When More Data Doesn't Help: Limits of Adaptation in Multitask Learning
This work addresses a foundational problem in machine learning by revealing fundamental limitations in multitask learning, which is incremental as it builds on prior no-free-lunch theorems.
The paper tackles the problem of understanding the statistical limits of multitask learning, showing that even with arbitrarily large sample sizes per task, no algorithm can guarantee optimal risk without distributional information, indicating that abundant data cannot overcome the inherent hardness of multitask learning.

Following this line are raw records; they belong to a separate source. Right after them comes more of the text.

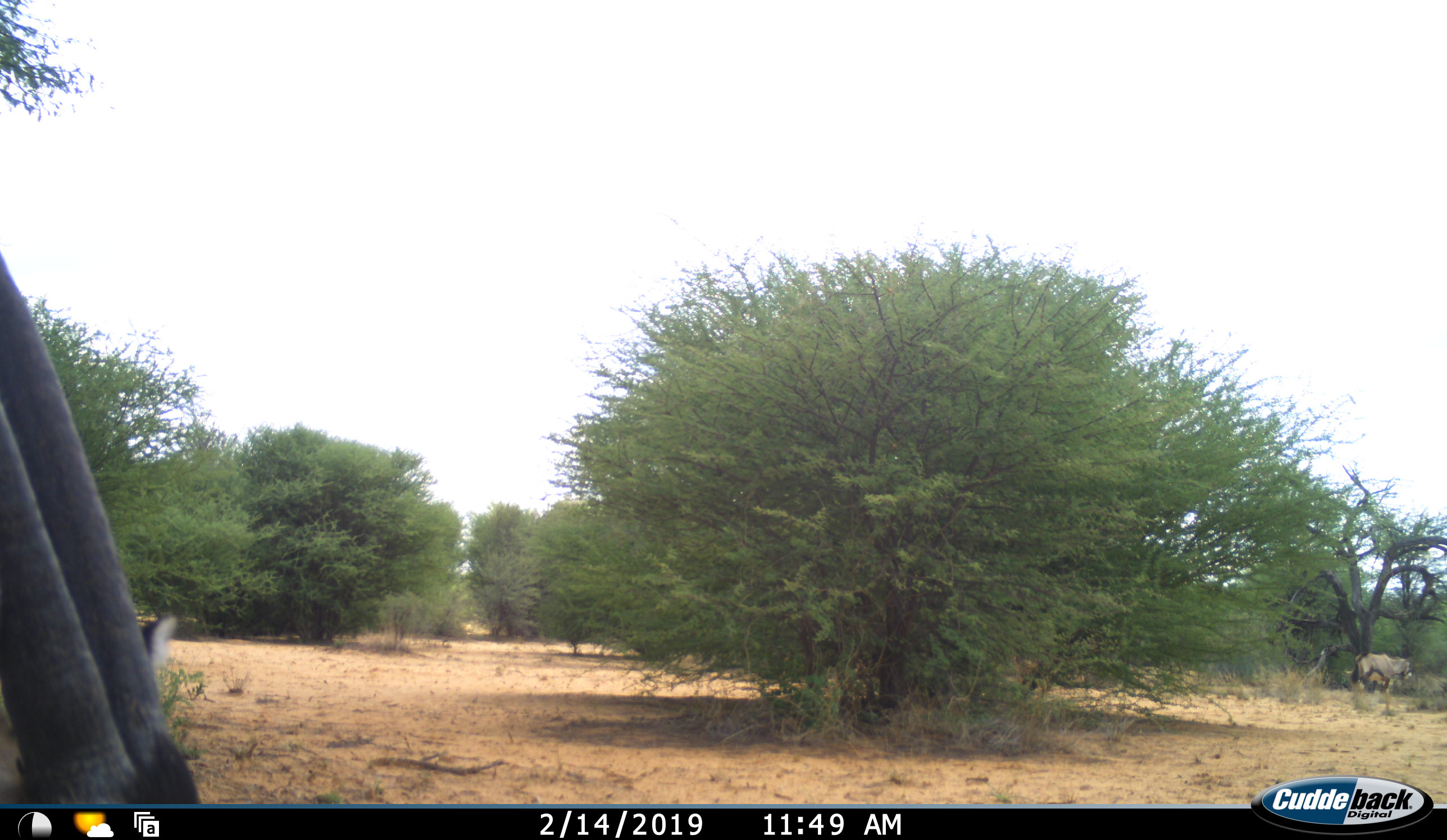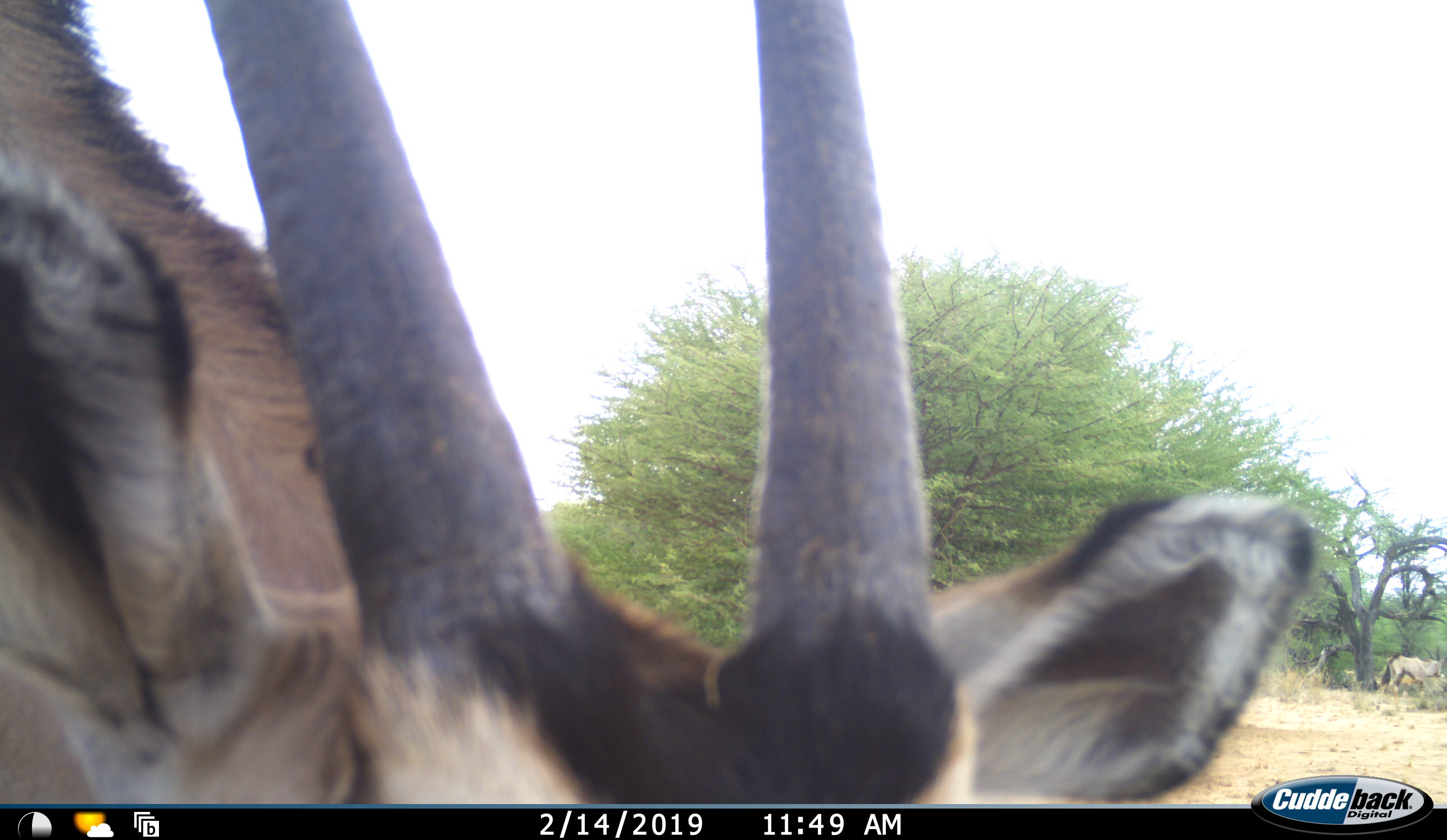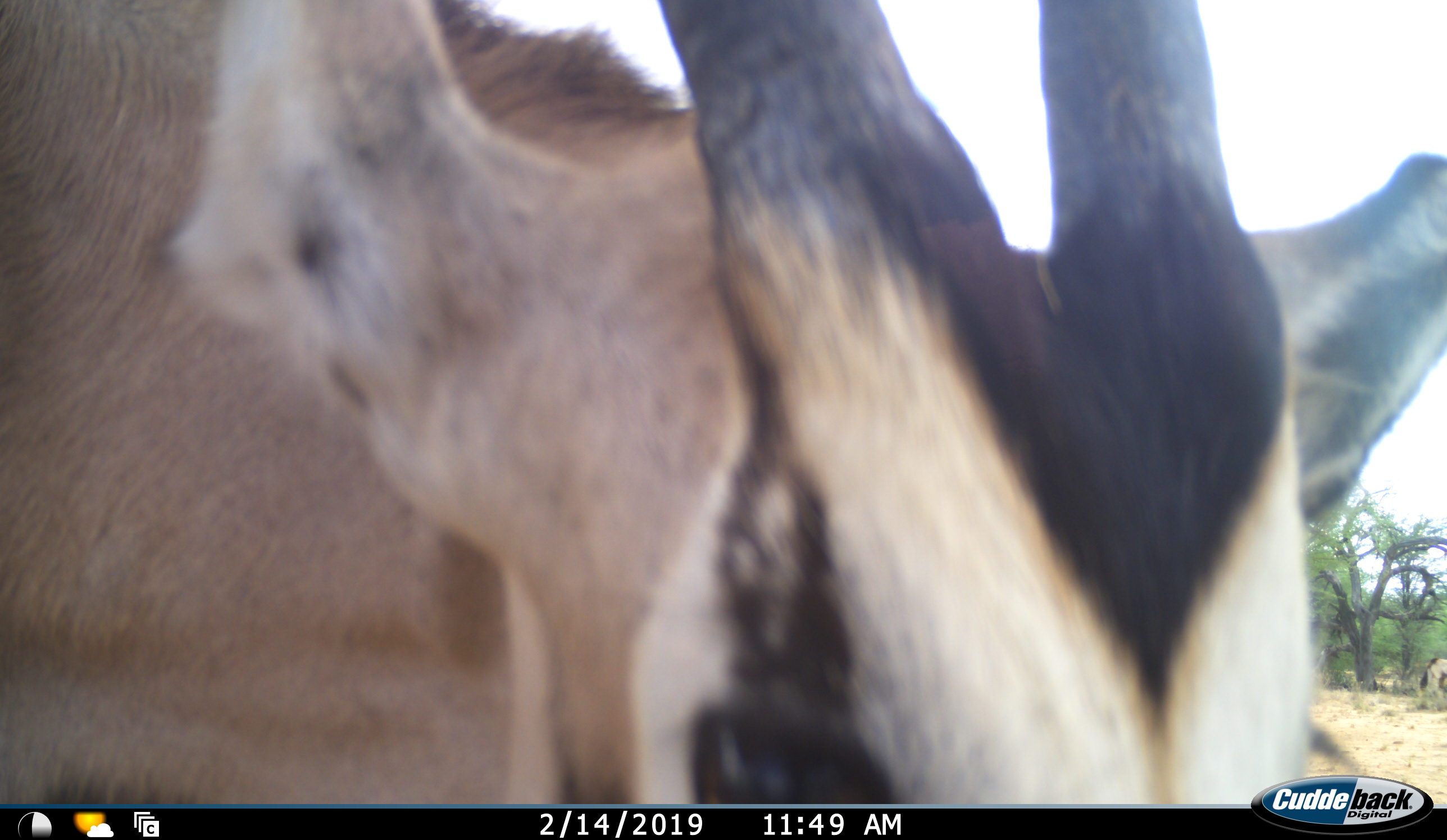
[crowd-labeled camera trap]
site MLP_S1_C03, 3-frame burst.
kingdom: Animalia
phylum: Chordata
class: Mammalia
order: Artiodactyla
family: Bovidae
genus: Oryx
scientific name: Oryx gazella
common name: gemsbok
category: oryx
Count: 2.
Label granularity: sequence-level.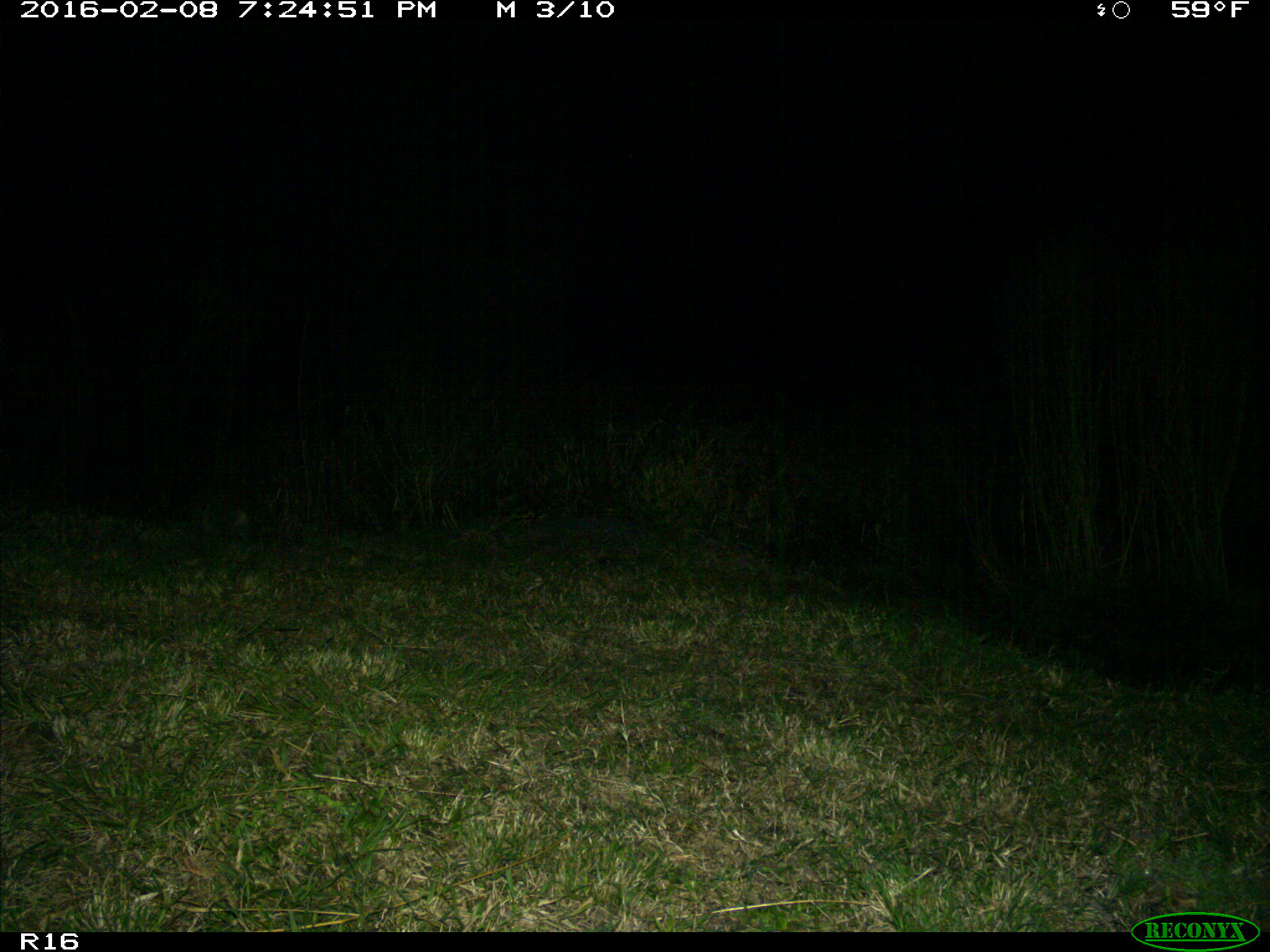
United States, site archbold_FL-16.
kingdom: Animalia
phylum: Chordata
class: Mammalia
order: Carnivora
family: Procyonidae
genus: Procyon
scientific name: Procyon lotor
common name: common raccoon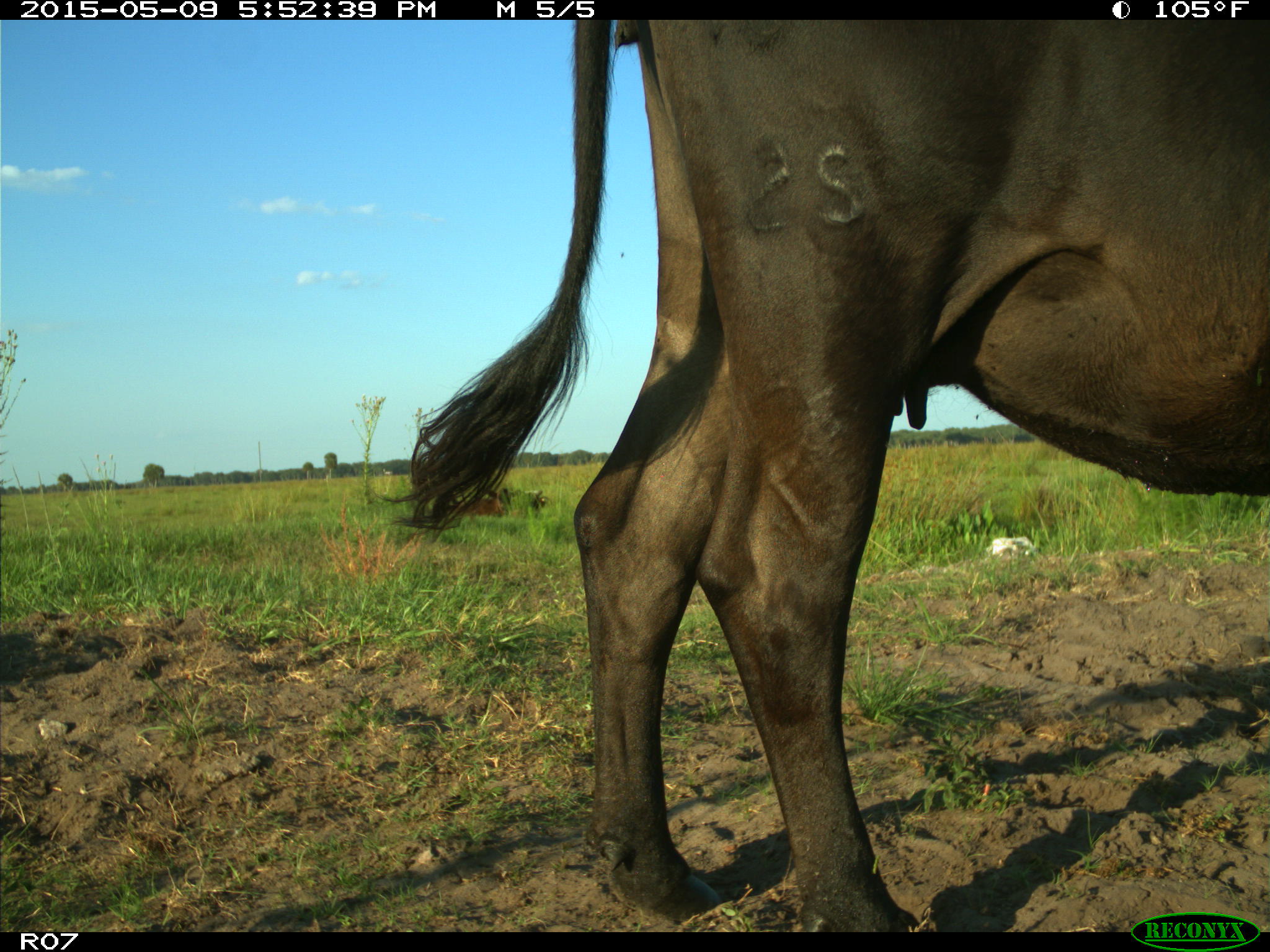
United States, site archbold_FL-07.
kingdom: Animalia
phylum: Chordata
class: Mammalia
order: Artiodactyla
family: Bovidae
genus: Bos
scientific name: Bos taurus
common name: domestic cow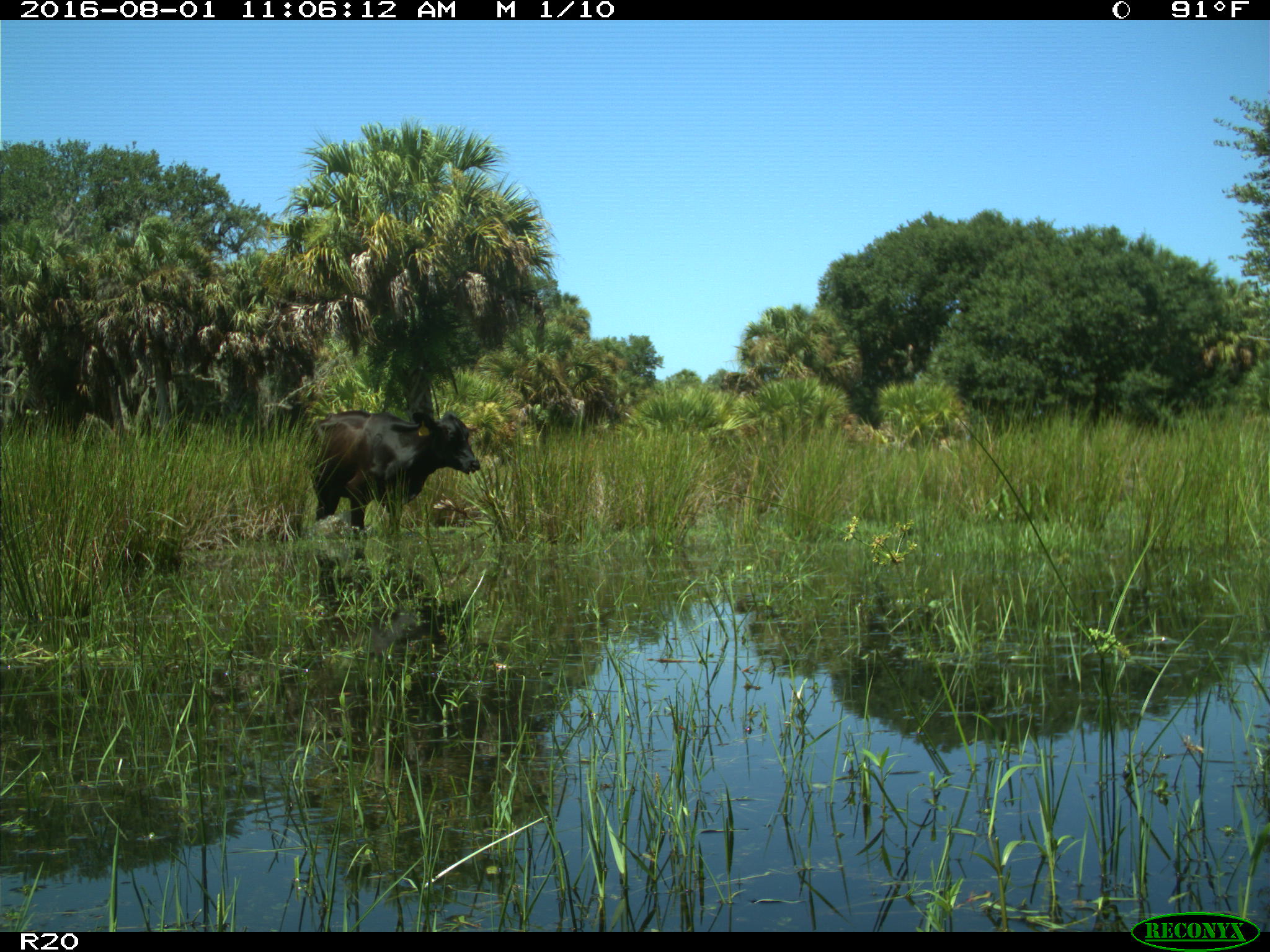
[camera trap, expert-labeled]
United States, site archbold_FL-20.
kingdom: Animalia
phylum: Chordata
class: Mammalia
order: Artiodactyla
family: Bovidae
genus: Bos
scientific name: Bos taurus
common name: domestic cow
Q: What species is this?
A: Bos taurus (domestic cow).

Multitask learning and related frameworks have achieved tremendous success in modern applications. In multitask learning problem, we are given a set of heterogeneous datasets collected from related source tasks and hope to enhance the performance above what we could hope to achieve by solving each of them individually. The recent work of arXiv:2006.15785 has showed that, without access to distributional information, no algorithm based on aggregating samples alone can guarantee optimal risk as long as the sample size per task is bounded. In this paper, we focus on understanding the statistical limits of multitask learning. We go beyond the no-free-lunch theorem in arXiv:2006.15785 by establishing a stronger impossibility result of adaptation that holds for arbitrarily large sample size per task. This improvement conveys an important message that the hardness of multitask learning cannot be overcame by having abundant data per task. We also discuss the notion of optimal adaptivity that may be of future interests.